■ Texto extraído ■
# # #
O termo autoficção foi criado em 1977 pelo falecido escritor e teórico da literatura francês Serge Doubrovsky. Apesar de não ser novo, está na crista da onda dos modernosos das letras, para designar a mistura de ficção com autobiografia. Da literatura ao cinema, um bom exemplo de autoficção está no último filme escrito e dirigido pelo espanhol Pedro Almodóvar. Em tempos de pandemia, seu “Dor e Glória” (2019) está disponível por streaming, no Prime Video, da Amazon.
Estrelado pelo casal espanhol considerado mais belo, apesar de Antonio Banderas já ser um sessentão e de Penélope Cruz já estar perto dos 50, eles interpretram, respectivamente, filho e mãe. Escritor e diretor de cinema em crise por conta de doenças e da chegada à terceira idade, o filho é a autoficção do próprio Almodóvar. O clima romântico, portanto, quando pinta, é homossexual. E traz o beijo tão cobrado pelos militantes da causa LGBT em “Filadélfia” (1993), do falecido diretor Jonathan Demme, em que Banderas fez par romântico com Tom Hanks.
# # #
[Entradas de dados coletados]
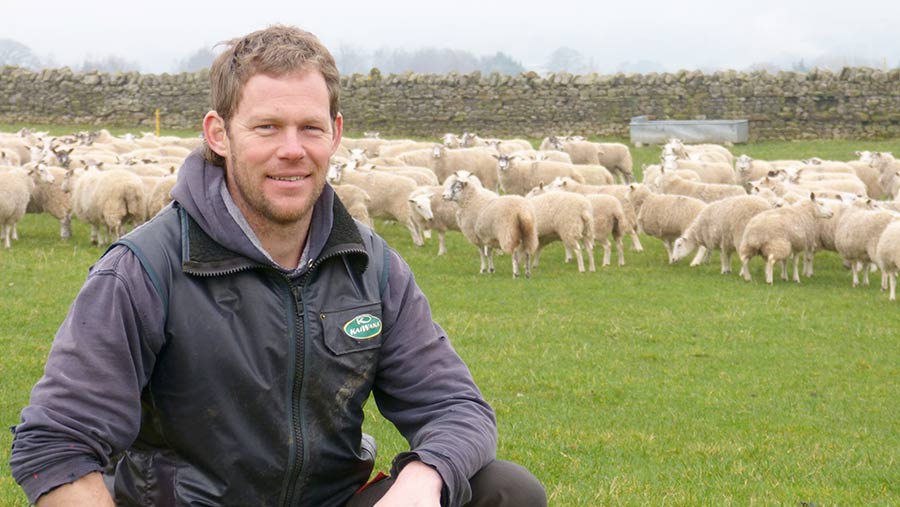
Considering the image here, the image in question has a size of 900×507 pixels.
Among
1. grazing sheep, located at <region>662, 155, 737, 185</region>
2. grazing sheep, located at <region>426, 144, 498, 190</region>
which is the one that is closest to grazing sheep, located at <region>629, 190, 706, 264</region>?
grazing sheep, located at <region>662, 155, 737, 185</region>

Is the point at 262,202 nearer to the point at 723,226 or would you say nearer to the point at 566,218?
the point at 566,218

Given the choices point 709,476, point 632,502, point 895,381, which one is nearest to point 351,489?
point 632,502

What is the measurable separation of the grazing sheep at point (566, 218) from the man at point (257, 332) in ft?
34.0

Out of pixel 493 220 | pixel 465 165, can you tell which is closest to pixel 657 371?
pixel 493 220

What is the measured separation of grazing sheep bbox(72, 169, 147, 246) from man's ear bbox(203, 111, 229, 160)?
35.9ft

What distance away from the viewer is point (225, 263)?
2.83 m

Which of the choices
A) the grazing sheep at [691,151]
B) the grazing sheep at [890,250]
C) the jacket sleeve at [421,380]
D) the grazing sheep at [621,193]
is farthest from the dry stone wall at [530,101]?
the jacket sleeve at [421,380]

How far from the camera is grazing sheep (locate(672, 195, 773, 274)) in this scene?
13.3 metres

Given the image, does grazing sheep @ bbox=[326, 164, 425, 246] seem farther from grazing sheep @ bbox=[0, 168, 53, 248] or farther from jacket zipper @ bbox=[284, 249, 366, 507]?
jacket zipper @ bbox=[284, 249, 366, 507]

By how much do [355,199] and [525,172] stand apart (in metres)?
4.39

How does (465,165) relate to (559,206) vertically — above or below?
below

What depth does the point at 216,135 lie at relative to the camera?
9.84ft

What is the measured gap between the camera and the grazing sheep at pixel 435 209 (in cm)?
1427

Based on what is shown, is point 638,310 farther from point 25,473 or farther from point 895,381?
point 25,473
# # #
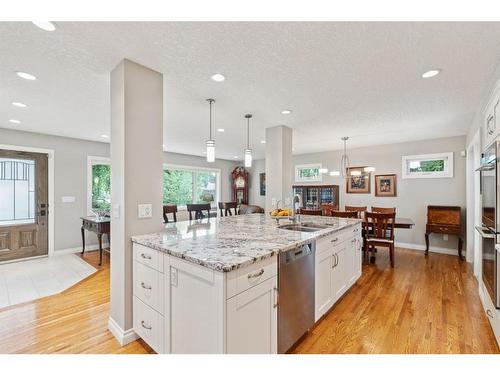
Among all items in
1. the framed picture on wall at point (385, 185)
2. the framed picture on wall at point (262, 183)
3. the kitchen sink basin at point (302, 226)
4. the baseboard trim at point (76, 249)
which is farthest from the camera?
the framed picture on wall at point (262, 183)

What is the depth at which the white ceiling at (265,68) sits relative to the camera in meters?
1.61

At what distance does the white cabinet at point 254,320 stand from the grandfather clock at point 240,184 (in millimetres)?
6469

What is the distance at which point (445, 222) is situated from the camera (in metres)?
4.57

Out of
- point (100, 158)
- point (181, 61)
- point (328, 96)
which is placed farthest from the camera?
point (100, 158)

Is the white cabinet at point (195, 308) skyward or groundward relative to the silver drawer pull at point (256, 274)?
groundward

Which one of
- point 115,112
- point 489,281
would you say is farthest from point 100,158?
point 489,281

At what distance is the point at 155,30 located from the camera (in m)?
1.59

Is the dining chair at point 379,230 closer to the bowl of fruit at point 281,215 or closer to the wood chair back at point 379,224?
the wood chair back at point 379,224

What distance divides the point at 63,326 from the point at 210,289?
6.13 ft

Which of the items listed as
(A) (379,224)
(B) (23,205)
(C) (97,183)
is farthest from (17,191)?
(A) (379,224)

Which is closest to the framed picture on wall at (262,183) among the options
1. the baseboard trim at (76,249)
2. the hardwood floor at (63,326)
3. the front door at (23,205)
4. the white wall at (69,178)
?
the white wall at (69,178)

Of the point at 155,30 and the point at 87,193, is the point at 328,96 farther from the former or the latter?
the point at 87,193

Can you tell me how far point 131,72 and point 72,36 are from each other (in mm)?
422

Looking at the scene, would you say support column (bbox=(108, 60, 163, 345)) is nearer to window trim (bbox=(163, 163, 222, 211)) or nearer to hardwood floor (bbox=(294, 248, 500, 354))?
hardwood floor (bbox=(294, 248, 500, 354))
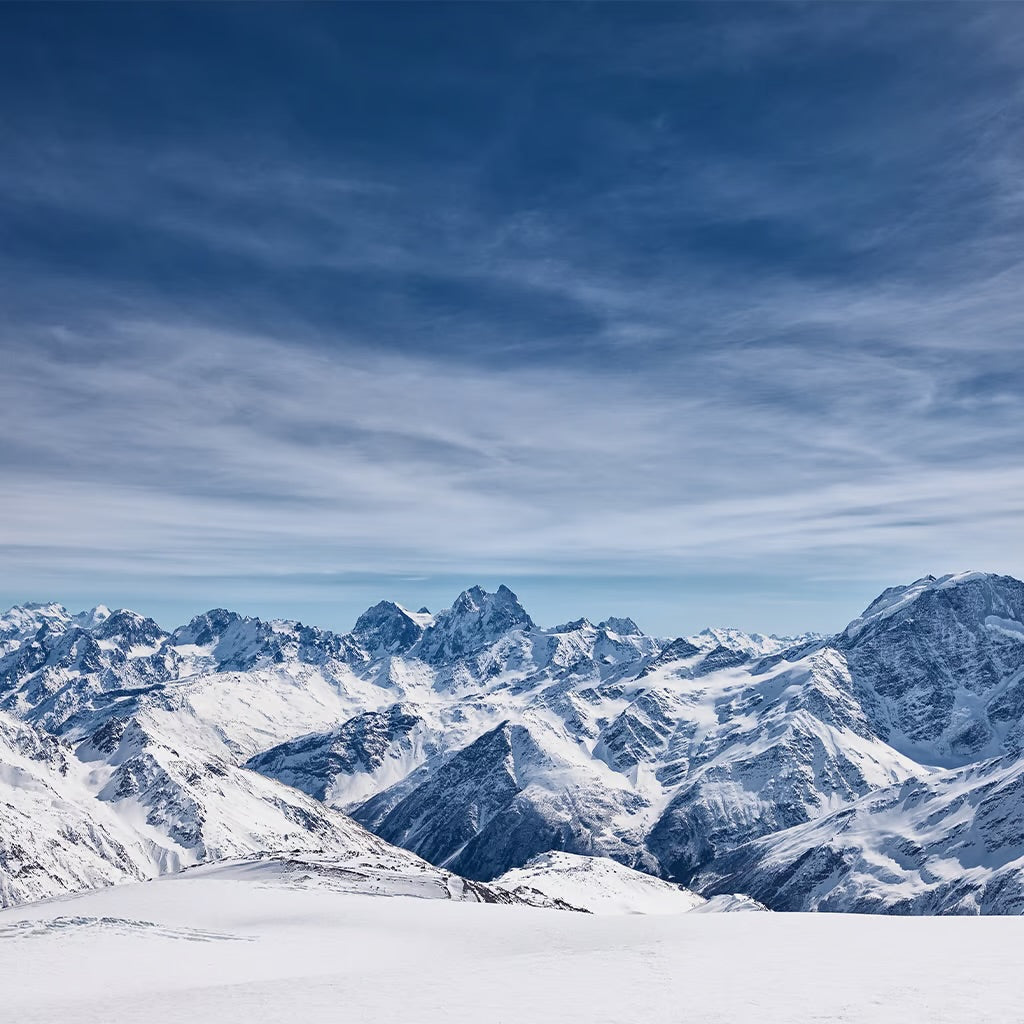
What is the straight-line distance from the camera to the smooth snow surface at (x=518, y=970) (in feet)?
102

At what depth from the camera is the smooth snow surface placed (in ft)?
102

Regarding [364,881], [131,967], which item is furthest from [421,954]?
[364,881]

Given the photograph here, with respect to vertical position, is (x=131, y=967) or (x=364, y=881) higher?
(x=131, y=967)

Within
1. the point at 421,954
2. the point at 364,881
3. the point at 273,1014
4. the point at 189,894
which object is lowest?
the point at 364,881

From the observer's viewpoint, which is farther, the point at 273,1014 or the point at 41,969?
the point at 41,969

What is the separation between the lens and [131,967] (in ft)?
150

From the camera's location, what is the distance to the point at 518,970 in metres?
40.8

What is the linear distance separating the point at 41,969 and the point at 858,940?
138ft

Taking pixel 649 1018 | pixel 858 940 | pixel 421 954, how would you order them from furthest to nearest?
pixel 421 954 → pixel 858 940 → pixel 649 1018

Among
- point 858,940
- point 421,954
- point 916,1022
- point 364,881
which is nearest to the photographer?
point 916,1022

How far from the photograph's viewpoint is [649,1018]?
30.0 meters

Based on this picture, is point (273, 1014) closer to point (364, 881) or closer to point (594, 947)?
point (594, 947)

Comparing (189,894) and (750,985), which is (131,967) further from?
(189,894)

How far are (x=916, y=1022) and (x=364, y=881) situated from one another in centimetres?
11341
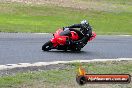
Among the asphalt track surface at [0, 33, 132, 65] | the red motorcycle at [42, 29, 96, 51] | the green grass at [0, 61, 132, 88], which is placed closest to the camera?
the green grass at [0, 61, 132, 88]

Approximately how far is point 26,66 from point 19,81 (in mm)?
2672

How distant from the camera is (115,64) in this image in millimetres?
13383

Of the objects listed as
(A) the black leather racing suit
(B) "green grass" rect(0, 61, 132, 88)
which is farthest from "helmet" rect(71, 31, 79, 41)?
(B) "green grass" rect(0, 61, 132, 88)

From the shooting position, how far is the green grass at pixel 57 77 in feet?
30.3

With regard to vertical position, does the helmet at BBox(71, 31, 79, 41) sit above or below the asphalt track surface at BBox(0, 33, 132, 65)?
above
# # #
■ Tarefa A ■
Extraia do texto sobre autoficção o trecho entre "O termo autoficção" e "Video, da Amazon.", incluindo ambos.
■ Tarefa B ■
Liste todas as pessoas citadas pelo nome no texto sobre autoficção.

■ Resultado A ■
O termo autoficção foi criado em 1977 pelo falecido escritor e teórico da literatura francês Serge Doubrovsky. Apesar de não ser novo, está na crista da onda dos modernosos das letras, para designar a mistura de ficção com autobiografia. Da literatura ao cinema, um bom exemplo de autoficção está no último filme escrito e dirigido pelo espanhol Pedro Almodóvar. Em tempos de pandemia, seu “Dor e Glória” (2019) está disponível por streaming, no Prime Video, da Amazon.

■ Resultado B ■
Serge Doubrovsky
Pedro Almodóvar
Antonio Banderas
Penélope Cruz
Jonathan Demme
Tom Hanks